Puoi disporre tutte le voci seguenti in un CSV a due colonne, "testo" e "risposta", con una riga per voce, ogni campo tra virgolette e gli a capo sostituiti da spazi? Le immagini vanno escluse.

───── RIGHE

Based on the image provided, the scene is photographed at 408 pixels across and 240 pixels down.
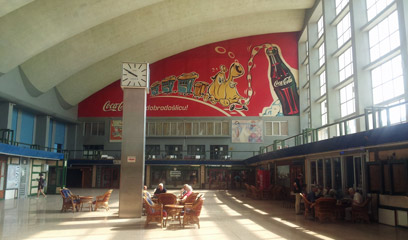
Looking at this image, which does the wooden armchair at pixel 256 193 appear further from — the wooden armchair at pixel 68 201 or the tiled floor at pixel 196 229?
the wooden armchair at pixel 68 201

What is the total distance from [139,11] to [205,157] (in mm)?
12988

──────────

RISPOSTA AL COMPITO:
testo,risposta
"Based on the image provided, the scene is photographed at 408 pixels across and 240 pixels down. Looking at this image, which does the wooden armchair at pixel 256 193 appear further from — the wooden armchair at pixel 68 201 or the tiled floor at pixel 196 229?","the wooden armchair at pixel 68 201"
"What is the total distance from [139,11] to [205,157] (in mm)?","12988"